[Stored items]
********************
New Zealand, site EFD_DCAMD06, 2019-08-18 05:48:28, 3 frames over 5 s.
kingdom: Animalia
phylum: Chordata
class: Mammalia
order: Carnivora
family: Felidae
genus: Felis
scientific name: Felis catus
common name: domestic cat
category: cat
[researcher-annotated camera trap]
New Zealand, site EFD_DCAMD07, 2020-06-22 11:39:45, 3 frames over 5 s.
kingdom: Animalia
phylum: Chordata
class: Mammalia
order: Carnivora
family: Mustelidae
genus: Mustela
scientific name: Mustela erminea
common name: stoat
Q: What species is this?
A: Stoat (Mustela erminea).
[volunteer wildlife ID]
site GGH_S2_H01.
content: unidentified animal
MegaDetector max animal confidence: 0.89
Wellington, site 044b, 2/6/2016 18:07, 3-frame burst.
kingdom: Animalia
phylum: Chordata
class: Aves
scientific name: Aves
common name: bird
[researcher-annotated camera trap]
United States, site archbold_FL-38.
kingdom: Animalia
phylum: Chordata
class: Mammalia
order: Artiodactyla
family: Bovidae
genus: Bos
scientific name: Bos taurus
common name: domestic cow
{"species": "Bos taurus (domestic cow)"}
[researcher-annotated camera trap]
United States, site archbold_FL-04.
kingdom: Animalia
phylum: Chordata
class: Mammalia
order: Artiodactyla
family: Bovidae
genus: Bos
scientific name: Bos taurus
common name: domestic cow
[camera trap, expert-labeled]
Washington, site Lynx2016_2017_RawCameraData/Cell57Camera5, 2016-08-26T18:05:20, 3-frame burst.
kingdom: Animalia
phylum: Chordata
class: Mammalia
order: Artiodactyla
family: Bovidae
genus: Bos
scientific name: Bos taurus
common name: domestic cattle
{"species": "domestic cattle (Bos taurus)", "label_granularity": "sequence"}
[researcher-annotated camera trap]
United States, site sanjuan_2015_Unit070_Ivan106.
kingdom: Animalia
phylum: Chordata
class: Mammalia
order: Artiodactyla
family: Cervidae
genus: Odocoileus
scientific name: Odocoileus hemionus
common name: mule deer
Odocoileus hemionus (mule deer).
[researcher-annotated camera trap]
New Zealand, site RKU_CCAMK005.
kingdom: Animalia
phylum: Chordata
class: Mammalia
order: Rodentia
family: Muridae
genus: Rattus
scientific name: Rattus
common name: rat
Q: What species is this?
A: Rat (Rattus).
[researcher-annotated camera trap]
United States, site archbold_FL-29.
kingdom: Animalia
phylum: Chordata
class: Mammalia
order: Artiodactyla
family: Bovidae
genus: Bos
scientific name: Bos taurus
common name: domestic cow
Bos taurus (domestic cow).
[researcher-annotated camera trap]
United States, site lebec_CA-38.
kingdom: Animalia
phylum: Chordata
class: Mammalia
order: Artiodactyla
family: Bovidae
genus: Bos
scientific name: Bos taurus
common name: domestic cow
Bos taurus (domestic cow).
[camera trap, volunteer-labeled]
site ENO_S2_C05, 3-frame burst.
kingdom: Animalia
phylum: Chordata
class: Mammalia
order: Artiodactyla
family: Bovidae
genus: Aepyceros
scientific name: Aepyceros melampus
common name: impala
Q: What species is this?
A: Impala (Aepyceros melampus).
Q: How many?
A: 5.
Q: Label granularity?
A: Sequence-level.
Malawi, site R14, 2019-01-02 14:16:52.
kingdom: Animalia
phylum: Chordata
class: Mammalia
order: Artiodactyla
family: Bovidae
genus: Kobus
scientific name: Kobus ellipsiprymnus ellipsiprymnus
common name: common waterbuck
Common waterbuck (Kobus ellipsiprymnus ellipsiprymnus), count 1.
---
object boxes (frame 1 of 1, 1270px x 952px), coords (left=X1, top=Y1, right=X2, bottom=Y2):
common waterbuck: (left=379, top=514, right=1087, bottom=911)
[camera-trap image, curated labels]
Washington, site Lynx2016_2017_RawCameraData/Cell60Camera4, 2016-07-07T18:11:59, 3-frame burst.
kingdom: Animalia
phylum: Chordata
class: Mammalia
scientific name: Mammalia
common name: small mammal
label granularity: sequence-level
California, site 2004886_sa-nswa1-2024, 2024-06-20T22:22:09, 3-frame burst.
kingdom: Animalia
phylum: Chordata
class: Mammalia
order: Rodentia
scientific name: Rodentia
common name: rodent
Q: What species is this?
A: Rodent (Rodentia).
********************
**Work required:** Set down, exactly as they appear above, all lines from the one that has "scientific name: Aepyceros melampus" down to the one that has "common name: rodent", including those two and no others.

**Result of the task:**
scientific name: Aepyceros melampus
common name: impala
Q: What species is this?
A: Impala (Aepyceros melampus).
Q: How many?
A: 5.
Q: Label granularity?
A: Sequence-level.
Malawi, site R14, 2019-01-02 14:16:52.
kingdom: Animalia
phylum: Chordata
class: Mammalia
order: Artiodactyla
family: Bovidae
genus: Kobus
scientific name: Kobus ellipsiprymnus ellipsiprymnus
common name: common waterbuck
Common waterbuck (Kobus ellipsiprymnus ellipsiprymnus), count 1.
---
object boxes (frame 1 of 1, 1270px x 952px), coords (left=X1, top=Y1, right=X2, bottom=Y2):
common waterbuck: (left=379, top=514, right=1087, bottom=911)
[camera-trap image, curated labels]
Washington, site Lynx2016_2017_RawCameraData/Cell60Camera4, 2016-07-07T18:11:59, 3-frame burst.
kingdom: Animalia
phylum: Chordata
class: Mammalia
scientific name: Mammalia
common name: small mammal
label granularity: sequence-level
California, site 2004886_sa-nswa1-2024, 2024-06-20T22:22:09, 3-frame burst.
kingdom: Animalia
phylum: Chordata
class: Mammalia
order: Rodentia
scientific name: Rodentia
common name: rodent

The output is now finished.